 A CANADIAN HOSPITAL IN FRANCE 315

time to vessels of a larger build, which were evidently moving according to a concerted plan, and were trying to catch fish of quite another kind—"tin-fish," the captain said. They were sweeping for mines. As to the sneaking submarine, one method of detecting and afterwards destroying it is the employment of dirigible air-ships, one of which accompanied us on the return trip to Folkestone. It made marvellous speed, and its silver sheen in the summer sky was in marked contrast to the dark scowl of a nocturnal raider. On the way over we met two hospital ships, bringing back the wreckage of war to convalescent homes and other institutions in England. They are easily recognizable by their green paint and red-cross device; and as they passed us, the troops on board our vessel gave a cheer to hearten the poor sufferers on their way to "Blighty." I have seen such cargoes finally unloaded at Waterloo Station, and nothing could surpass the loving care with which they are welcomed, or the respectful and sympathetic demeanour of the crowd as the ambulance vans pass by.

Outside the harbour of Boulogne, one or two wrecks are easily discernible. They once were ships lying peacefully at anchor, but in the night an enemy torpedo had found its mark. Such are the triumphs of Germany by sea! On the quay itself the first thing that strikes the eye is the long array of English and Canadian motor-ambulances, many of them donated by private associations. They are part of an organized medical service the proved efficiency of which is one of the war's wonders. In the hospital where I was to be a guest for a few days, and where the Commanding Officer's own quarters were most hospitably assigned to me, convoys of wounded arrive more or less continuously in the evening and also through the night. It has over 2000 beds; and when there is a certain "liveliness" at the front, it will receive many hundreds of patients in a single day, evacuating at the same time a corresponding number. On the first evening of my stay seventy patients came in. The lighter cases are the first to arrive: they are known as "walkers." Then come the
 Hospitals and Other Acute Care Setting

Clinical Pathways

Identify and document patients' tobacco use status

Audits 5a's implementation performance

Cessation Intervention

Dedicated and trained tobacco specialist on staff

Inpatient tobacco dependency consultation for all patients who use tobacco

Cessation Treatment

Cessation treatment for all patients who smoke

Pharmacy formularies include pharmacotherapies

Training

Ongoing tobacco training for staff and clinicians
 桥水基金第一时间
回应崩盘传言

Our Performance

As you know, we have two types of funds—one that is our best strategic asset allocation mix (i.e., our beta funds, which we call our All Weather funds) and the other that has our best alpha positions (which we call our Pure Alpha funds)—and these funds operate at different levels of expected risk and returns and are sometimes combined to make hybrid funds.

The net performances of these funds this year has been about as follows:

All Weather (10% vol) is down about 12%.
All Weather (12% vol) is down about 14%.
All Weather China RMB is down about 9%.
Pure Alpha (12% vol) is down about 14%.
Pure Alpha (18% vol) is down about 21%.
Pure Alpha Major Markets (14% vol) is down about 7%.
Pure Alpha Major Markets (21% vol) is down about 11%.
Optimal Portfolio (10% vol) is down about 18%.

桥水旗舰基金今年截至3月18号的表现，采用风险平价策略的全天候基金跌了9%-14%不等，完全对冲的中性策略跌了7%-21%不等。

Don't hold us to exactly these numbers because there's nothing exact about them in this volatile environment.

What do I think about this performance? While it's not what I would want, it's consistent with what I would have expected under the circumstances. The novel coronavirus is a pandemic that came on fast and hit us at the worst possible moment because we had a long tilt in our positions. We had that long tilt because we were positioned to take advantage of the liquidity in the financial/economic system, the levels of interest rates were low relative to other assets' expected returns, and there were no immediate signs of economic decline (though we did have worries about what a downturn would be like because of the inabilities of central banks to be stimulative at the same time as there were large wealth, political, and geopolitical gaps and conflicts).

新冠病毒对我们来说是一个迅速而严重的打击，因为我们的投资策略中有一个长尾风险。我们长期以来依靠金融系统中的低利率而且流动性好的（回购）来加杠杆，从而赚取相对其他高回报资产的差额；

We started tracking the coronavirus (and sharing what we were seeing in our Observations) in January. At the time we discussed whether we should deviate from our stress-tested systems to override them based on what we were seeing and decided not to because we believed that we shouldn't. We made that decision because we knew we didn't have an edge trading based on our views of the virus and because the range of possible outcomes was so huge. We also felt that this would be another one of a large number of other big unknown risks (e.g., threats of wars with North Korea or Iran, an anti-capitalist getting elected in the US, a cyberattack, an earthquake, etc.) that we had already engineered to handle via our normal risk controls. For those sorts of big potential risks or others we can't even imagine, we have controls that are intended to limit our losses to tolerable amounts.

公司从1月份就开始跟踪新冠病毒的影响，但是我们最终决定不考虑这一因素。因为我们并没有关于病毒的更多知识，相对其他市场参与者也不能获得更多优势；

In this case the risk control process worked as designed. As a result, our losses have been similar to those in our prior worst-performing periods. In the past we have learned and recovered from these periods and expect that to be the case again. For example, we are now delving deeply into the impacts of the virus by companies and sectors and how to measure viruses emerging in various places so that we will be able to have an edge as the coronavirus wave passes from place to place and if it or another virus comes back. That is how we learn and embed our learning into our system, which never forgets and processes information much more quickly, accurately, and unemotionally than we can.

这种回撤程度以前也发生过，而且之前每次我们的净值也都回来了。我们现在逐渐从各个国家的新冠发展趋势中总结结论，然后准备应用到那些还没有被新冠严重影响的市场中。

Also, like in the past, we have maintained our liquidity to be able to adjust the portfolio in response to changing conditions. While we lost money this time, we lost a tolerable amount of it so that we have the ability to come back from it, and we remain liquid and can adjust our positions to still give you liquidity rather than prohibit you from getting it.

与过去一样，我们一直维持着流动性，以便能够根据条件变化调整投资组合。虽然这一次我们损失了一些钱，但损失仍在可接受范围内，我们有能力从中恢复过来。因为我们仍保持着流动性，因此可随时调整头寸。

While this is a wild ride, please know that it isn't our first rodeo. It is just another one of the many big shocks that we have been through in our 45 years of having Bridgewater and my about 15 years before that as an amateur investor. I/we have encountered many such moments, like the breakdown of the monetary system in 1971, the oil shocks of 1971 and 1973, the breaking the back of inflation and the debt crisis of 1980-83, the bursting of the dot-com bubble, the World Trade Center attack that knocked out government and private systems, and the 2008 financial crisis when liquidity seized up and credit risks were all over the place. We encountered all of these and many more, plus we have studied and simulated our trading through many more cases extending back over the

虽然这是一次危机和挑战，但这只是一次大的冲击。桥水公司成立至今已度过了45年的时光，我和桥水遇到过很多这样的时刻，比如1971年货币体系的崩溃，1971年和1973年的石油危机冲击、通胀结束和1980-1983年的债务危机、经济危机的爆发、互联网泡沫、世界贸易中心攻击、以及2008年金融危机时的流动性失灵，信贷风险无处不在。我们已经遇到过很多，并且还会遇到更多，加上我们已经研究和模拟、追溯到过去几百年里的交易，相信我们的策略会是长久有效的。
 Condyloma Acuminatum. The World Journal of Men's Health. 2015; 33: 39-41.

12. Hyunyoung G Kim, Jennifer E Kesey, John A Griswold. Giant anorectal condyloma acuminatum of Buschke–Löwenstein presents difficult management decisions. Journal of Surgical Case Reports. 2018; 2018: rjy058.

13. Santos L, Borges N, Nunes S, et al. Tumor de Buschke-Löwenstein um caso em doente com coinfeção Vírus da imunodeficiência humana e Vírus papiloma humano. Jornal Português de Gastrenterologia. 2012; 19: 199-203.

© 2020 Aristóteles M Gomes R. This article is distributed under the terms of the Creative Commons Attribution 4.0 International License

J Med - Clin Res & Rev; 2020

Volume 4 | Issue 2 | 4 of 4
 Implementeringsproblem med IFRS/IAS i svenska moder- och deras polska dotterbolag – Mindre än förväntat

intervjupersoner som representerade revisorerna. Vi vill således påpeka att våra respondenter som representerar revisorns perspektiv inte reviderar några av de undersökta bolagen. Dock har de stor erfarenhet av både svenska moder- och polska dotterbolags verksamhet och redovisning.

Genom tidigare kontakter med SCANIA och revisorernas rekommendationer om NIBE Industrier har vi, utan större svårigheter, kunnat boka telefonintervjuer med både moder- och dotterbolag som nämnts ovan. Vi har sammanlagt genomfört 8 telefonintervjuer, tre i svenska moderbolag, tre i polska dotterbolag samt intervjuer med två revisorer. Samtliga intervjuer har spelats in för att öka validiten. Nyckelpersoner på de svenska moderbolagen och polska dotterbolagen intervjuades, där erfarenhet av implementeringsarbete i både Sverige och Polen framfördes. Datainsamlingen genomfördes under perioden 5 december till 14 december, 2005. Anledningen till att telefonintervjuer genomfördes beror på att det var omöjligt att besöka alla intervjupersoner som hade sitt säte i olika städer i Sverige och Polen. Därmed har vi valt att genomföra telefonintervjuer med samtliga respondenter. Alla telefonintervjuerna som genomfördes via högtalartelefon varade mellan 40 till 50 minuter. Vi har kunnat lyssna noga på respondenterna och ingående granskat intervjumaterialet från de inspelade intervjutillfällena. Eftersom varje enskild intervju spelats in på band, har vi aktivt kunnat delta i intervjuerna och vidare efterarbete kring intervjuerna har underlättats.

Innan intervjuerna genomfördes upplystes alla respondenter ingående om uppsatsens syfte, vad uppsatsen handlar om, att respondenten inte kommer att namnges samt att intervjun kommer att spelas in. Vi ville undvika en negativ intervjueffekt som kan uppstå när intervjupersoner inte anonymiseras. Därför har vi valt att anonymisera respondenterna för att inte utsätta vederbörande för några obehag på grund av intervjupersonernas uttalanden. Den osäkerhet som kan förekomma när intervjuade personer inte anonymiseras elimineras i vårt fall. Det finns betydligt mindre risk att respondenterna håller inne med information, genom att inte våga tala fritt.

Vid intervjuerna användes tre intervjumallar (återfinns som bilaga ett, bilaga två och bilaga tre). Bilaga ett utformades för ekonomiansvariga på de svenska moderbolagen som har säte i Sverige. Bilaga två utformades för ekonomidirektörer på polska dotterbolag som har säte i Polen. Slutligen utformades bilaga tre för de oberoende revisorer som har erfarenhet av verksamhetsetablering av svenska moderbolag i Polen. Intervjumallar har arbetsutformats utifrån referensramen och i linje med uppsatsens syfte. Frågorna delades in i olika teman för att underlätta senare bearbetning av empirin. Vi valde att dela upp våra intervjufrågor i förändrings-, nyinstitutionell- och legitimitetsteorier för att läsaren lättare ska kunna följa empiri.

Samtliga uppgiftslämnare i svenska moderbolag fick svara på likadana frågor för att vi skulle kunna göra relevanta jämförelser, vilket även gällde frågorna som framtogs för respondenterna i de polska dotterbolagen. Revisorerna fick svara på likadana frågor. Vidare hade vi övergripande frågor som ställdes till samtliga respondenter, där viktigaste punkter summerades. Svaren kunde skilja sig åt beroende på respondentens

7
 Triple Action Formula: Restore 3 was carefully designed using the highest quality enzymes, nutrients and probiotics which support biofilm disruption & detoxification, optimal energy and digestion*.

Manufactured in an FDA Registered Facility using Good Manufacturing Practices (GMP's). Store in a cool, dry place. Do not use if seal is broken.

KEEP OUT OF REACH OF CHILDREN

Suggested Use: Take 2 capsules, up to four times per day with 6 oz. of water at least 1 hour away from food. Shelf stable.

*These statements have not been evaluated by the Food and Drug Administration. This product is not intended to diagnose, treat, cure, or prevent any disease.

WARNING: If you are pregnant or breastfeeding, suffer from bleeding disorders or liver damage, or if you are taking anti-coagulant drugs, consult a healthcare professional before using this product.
.....
An exact copy of the lines above, from the one containing "We started tracking" down to the one containing "公司从1月份就开始跟踪新冠病" and including both, is the whole answer; retype it and nothing else.

Answer section –
We started tracking the coronavirus (and sharing what we were seeing in our Observations) in January. At the time we discussed whether we should deviate from our stress-tested systems to override them based on what we were seeing and decided not to because we believed that we shouldn't. We made that decision because we knew we didn't have an edge trading based on our views of the virus and because the range of possible outcomes was so huge. We also felt that this would be another one of a large number of other big unknown risks (e.g., threats of wars with North Korea or Iran, an anti-capitalist getting elected in the US, a cyberattack, an earthquake, etc.) that we had already engineered to handle via our normal risk controls. For those sorts of big potential risks or others we can't even imagine, we have controls that are intended to limit our losses to tolerable amounts.

公司从1月份就开始跟踪新冠病毒的影响，但是我们最终决定不考虑这一因素。因为我们并没有关于病毒的更多知识，相对其他市场参与者也不能获得更多优势；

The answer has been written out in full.